Does she retain the faith in a meaningful universe that she felt as a child?
“Well, it is utterly amazing, whatever you call it. And on every scale: billions of stars, billions of neurons. I think it’s reasonable to believe there is some kind of connection between all of it.”
She returns to other favourite strands of research – a collaboration in Brazil using ayahuasca to make neurons fire in a petri dish; her plans to look into the ways psychedelics might encourage “brain plasticity” in Parkinson’s patients; an idea to try to prove enhanced cognitive function by studying the effects of LSD on winning strategies in the board game Go; policy roadmaps for the regulation of cannabis and MDMA.
She punctuates these accounts with occasional expressions of the pressures all this work places on her time. Feilding remains very involved in the lives of her sons: Cosmo, the youngest, is a film-maker, most recently of The Sunshine Makers, a documentary about 60s counter-culture; Rock, five years older, “rebelled” to become deputy leader of Kensington and Chelsea Council, until his abrupt departure after the tragedy of the Grenfell Tower fire, a “terrible, terrible time” that Feilding has no wish to discuss in detail. She has two grandchildren, twin boys aged five. Does she have enough time to spend with them, I wonder, or, rather, does she never think her work is done?

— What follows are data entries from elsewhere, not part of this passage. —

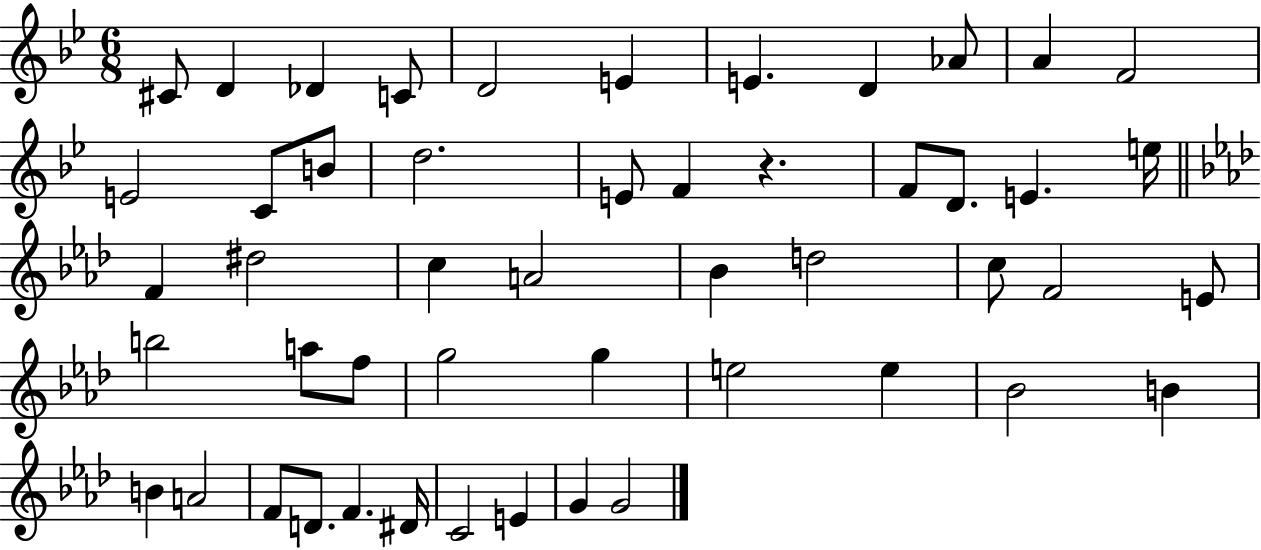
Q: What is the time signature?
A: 6/8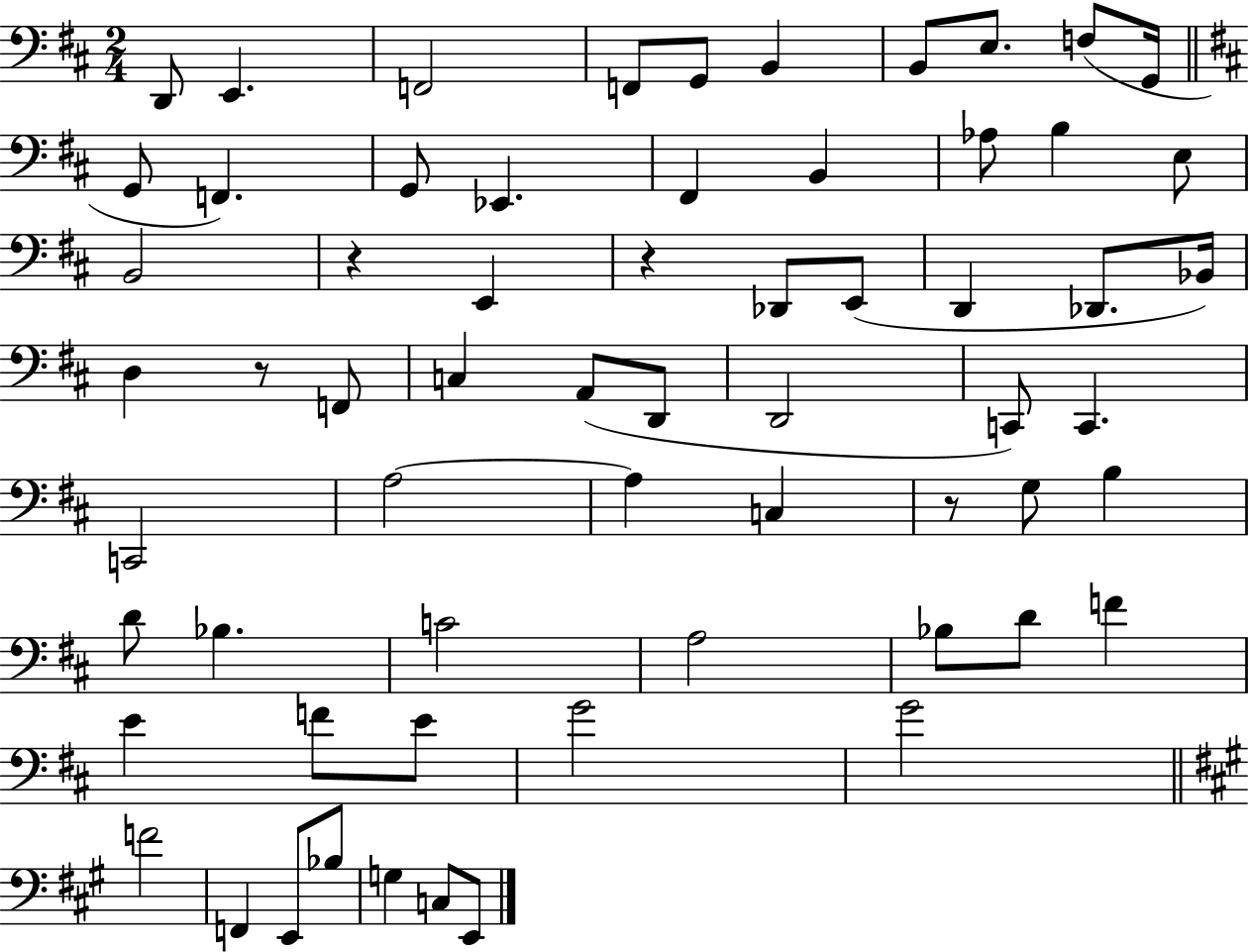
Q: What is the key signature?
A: D major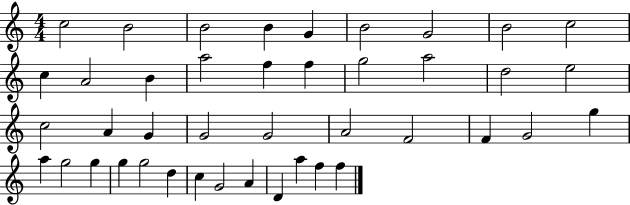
C5/h B4/h B4/h B4/q G4/q B4/h G4/h B4/h C5/h C5/q A4/h B4/q A5/h F5/q F5/q G5/h A5/h D5/h E5/h C5/h A4/q G4/q G4/h G4/h A4/h F4/h F4/q G4/h G5/q A5/q G5/h G5/q G5/q G5/h D5/q C5/q G4/h A4/q D4/q A5/q F5/q F5/q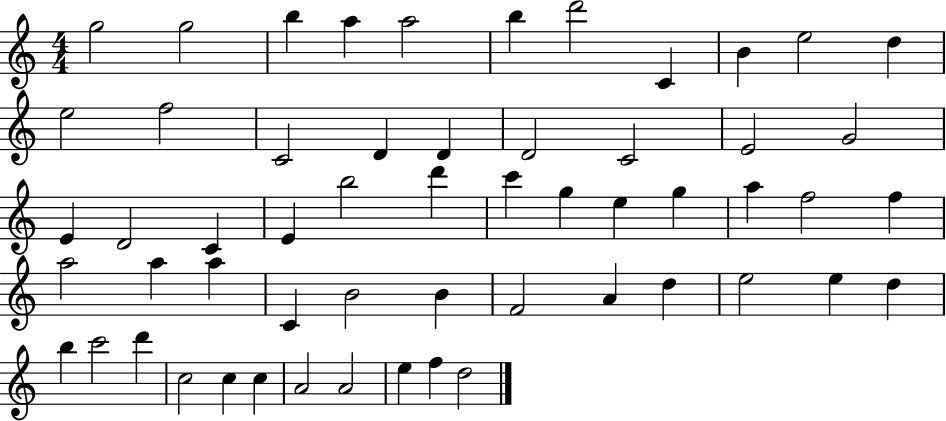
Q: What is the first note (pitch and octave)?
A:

“No,” she says quickly, “I love the work, but then I sometimes think, what am I doing? I love the research but I don’t love the policy.”
Whatever the case, she suggests determinedly, now that she feels she is winning “after 45 years of not winning” she is not going to give up soon. It’s pitch dark outside by now and Feilding walks me out to the car. She is anxious that I concentrate on the work rather than the personal history. I reassure her as far as I can, though it seems to me that you cannot separate one from the other. Then she waves me off, and I watch her in the rear-view mirror disappear back into the shadows of Brainblood Hall and her lifelong mission.